Schiller's play Wilhelm Tellsums up the tale for the Swiss, who perform his play religiously in venues all over the country—including the town of Altdorf, just up the road from the Rütli Meadow. Leave the steamer at Flüelen, the farthest point of the boat ride around the lake, and connect by postbus to Altdorf, the capital of the canton Uri and, by popular if not scholarly consensus, the setting for the famous scene in which Tell was forced to use his crossbow to shoot an apple off his own son's head.
Though there are no valid records of Wilhelm Tell's existence, and versions of the legend conflict with historical fact, no one denies the reality of his times, when central Switzerland—then a feudal dependent of Austria but by its own independent will not yet absorbed into the Holy Roman Empire—suffered brutal pressures and indignities under its local rulers. The mythical Gessler was one of those rulers, and his edict—that the proud Swiss should bow before his hat suspended from a pole in the village square at Altdorf—symbolizes the cruel oppression of the time.

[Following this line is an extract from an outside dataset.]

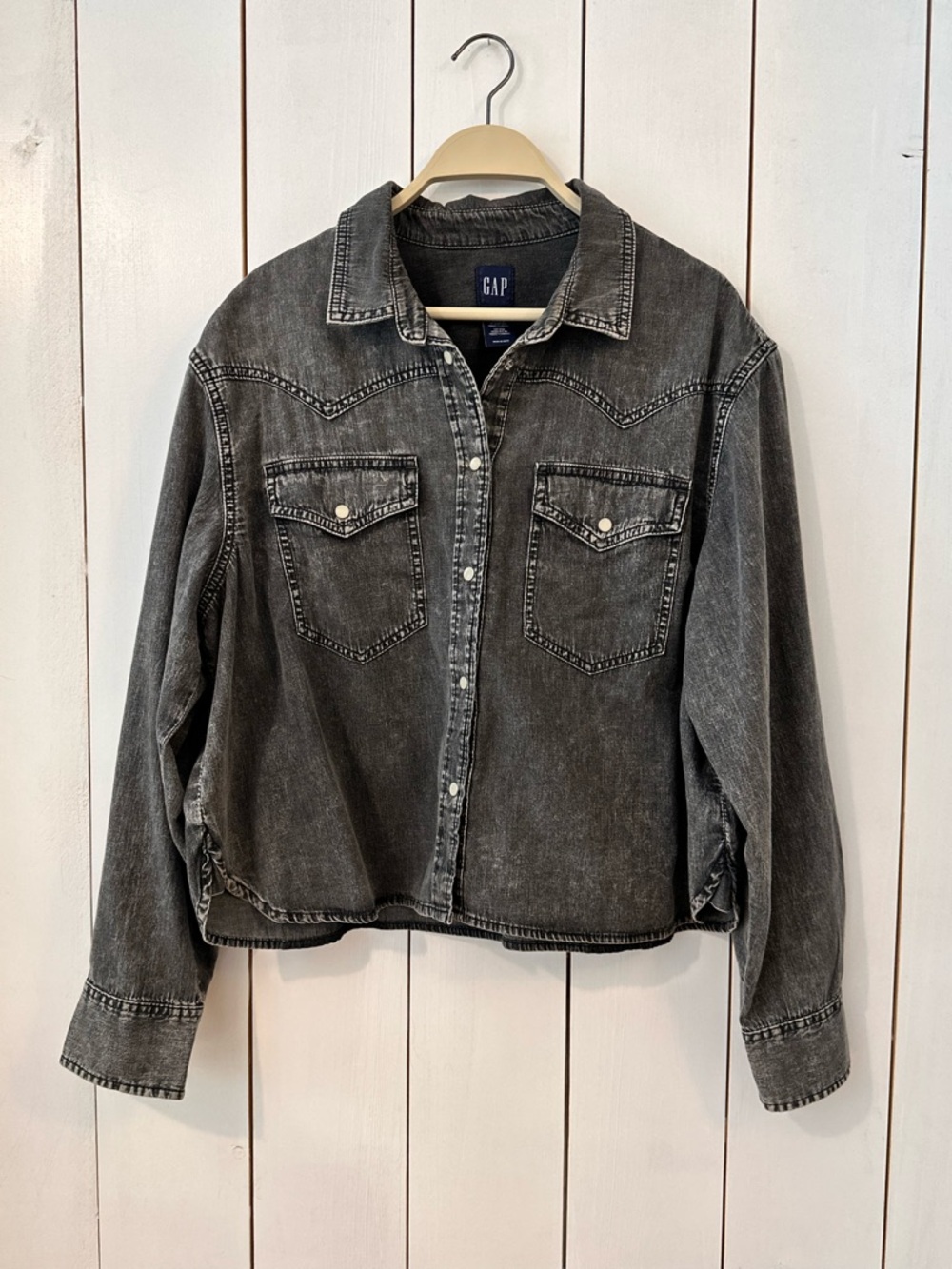 Denim cropped Gap shirt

Schiller's Tell was a consummate hero: brisk, decisive, a highly skilled helmsman as well as marksman, and not one for diplomatic negotiations. He refused to kneel and provoked his famous punishment: to shoot an apple off his young son's head before a crowd of fellow townsmen. If he refused, both would be killed. Tell quietly tucked an arrow in his shirt bosom, loaded another into his crossbow, and shot the apple clean through. When Gessler asked what the second arrow was for, Tell replied that if the first arrow had struck his child, the second arrow would have been for Gessler and he would not have missed.
For this impolitic remark, Tell was sentenced to prison. While deporting him across Lake Luzern, the Austrians (including the ruthless Gessler) were caught in a violent storm and turned to Tell, the only man onboard who knew the waters, to take the helm. Unshackled, he steered the boat to a rocky ridge, leapt free, and pushed the boat back into the storm. Later he lay in wait in the woods near Küssnacht and shot Gessler in the heart. This act inspired the people to overthrow their oppressors and swear the Oath of Eternal Alliance around a roaring bonfire, laying the groundwork for the Swiss Confederation.